変形労働時間制の趣旨
労基法の労働時間管理の例外
労働基準法は、法定労働時間を1日8時間、1週間40時間とし、事業主が、法定労働時間を超えて労働者を働かせる場合は、労使協定の締結および法定労働時間の超過分に対する割増賃金の支払いを義務付けているが、これらの例外的取り扱いを認めるのが変形労働時間制である。
変形労働時間制の導入メリット
時期によって業務の繁閑が生じる事業では、閑散期は従業員の手待ち時間が発生し、繁忙期は残業代が嵩んで経営効率が悪いが、変形労働時間制によって閑散期の所定労働時間を短縮する代わりに、繁忙期は法定労働時間を超えて(法定内とみなして)労働者を就業させられる。
4つの変形労働時間制
1年単位の変形労働時間制
1ヶ月超〜1年以内の任意の期間において、週の平均労働時間が法定労働時間内に収まっているのであれば、特定の日もしくは特定の週に、法定労働時間を超えて、労働者を就業させられる制度で、季節によって業務に繁閑が生じる業種や業態に適している。
導入にあたっては、労使協定を締結して所轄の労働基準監督署に届出し、変形労働時間制を実施中であっても、労働時間の上限は1日10時間以内、1週間52週間以内とすること、3ヶ月以上の期間で実施する場合には、年間労働日数を280日以内とするなどのルールがある。
1ヶ月単位の変形労働時間制
1ヶ月の中で、週の平均労働時間が法定労働時間内に収まっているのであれば、繁忙期(日)に法定労働時間を超えて、労働者を就業させられる制度。たとえば給料日や月末など、月の特定時期に業務が繁忙となるビジネスに適している。
導入する場合は、就業規則に規定するか、労使協定を締結して所轄の労働基準監督署に届出するかのいずれかの方法で行う。なお、1年単位の変形労働時間制のように、1日もしくは1週間の労働時間の上限などは設けられていない。
1週間単位の変形労働時間制
1週間の労働時間が法定労働時間内に収まっているのであれば、特定の日に10時間まで労働者を就業させられる制度。週のうち特定の曜日に業務の繁閑が生じる業種や業態に適した制度だが、実施できるのは従業員30人未満の小売業、旅館業、料理店、飲食店に限られる。
労働基準法において、従業員10人未満の商業、接客娯楽業、金融業、保健衛生業は、法定労働時間を週44時間とする特例があるが、この特例は1週間単位の変形労働時間制とは併用できない。つまり事業者は週44時間か1日10時間のどちらかを選択しなければならない。
フレックスタイム制
フレックスタイム制は、1ヶ月超〜3ヶ月以内の期間において、始業と終業を労働者の判断に委ねるとした制度で、子育て世帯や家族の介護をしている労働者にとっては、非常に働きやすい制度となっている。
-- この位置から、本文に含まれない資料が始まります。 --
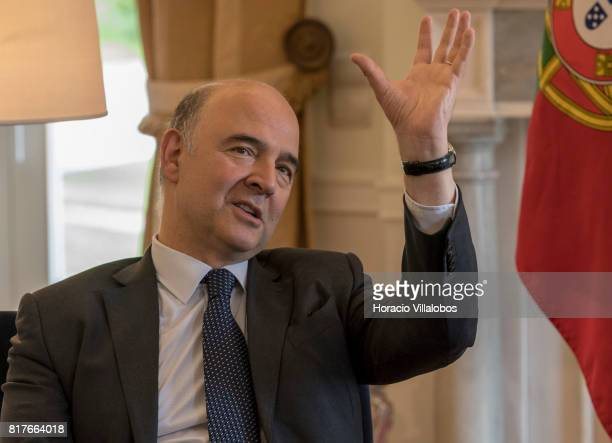 European Commissioner for Economic and Financial Affairs Taxation and Customs Pierre Moscovici gestures during his meeting with Portuguese Prime...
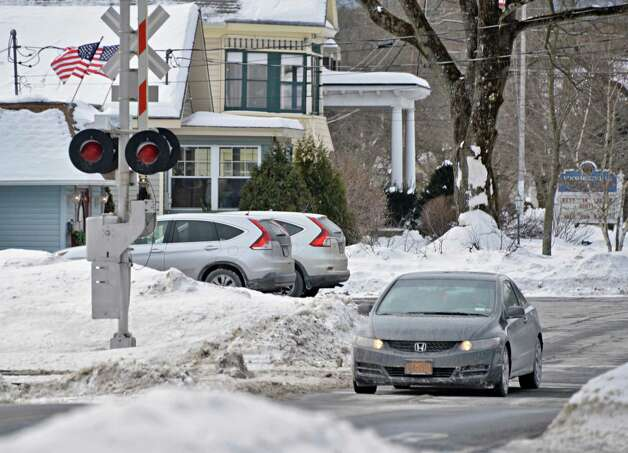 A busy railroad crossing at Voorheesville Avenue Thursday Feb. 19, 2015, in Voorheesville, NY.  (John Carl D'Annibale / Times Union) Photo: John Carl D'Annibale / 00030680A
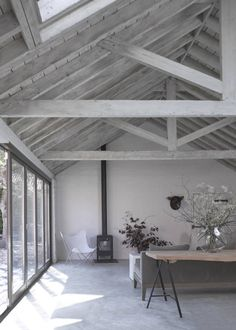 The living room at the Cow Shed, a Victorian barn conversion by Nash Baker Architects in Suffolk, showing the vaulted ceiling with exposed lime washed timber roof trusses, and the wood burning fieplace. Photo by Nick Guttridge Exposed Trusses, Roof Trusses, Open Ceiling, Floor To Ceiling Windows, White Ceiling, Cow Shed, Timber Roof, Timber Ceiling, Wood Ceilings
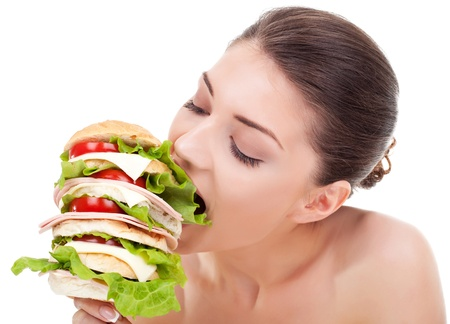 latin food: young woman biting a big sandwich, isolated on white background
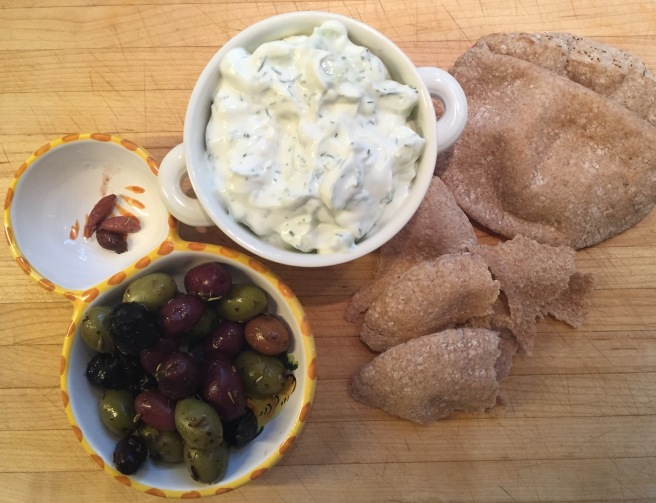 Tzatziki Sauce with olives and pita wedges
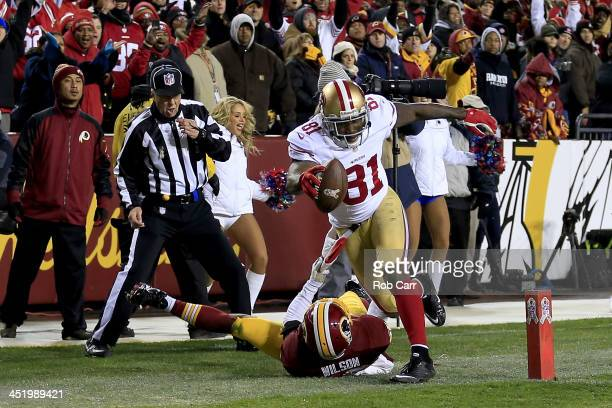 Wide receiver Anquan Boldin of the San Francisco 49ers catches a 19yard touchdown against cornerback Josh Wilson of the Washington Redskins in the...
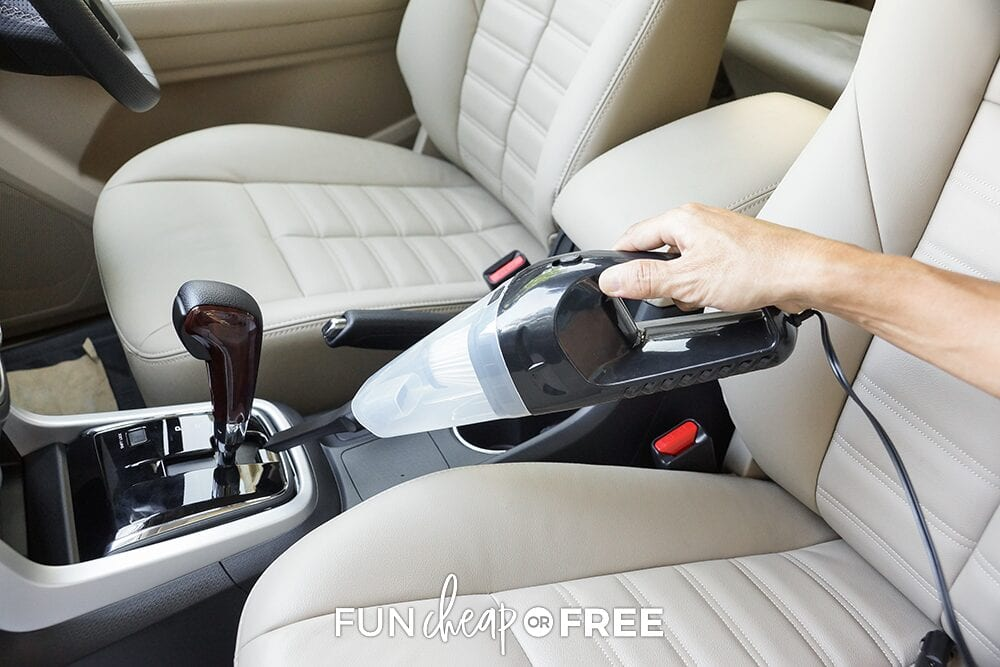 Hand using car vacuum, from Fun Cheap or Free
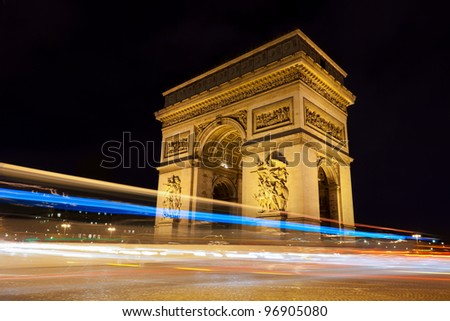 Arc de Triomphe - Arch of Triumph by night in Paris, France - stock photo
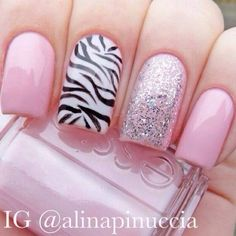 "Pink with Zebra accent nail art:  She used @Essie Martin Martin - ""muchi muchi"" and ""marshmallow"", kiko - no. 271 and a black striper"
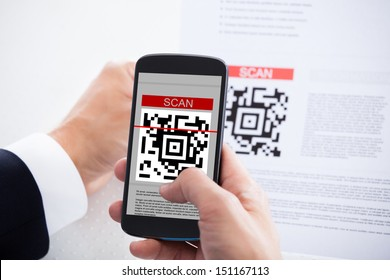 Close-up Of Businessman Scanning A Barcode Using Cell Phone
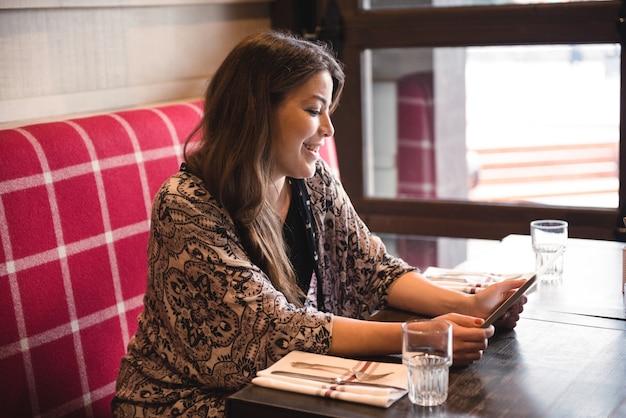 レストランでデジタルタブレットを使用している女性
フレックスタイム制の導入には、就業規則に規定し、さらに労使協定の締結も必要となる。また実施期間が1ヶ月を超える場合は、週の労働時間を50時間以内とするなど、他の制度に比べて導入や実施の要件が厳しくなっている。
変形労働時間制における注意事項
時間外アリなら労使協定は2つ
変形労働時間制を導入しても、法定外労働が発生する場合は、変形労働時間制にかかる労使協定のほかに、36協定も締結しなければならないので注意が必要である。
事後の勤務シフトはNG
4つの変形労働時間制に共通する原則は、あらかじめ労働日と日ごとの労働時間を決めて、労働者に周知しなければならないことである。その時々の業務の繁閑に応じて、直近の勤務シフトを決めるようなやり方は、変形労働時間として認められない。
未成年者と妊産婦
未成年者は、1日8時間かつ1週間48時間までという条件付きで、例外的に1ヶ月単位もしくは1年単位の変形労働時間制の適用が認められている。妊産婦が請求した場合は、変形労働時間制で就業させられないが、フレックスタイム制のみ就業制限の対象外である。
変形労働時間制のまとめ
変形労働時間制の導入に際して
導入の参考となるように、4つの変形労働時間制の主なポイントを整理してみた。リアル店舗においてフレックスタイム制は実施が難しいかもしれないが、販売データを時系列で分析するなどして、自店に適した変形労働時間制を検討してみるとよいだろう。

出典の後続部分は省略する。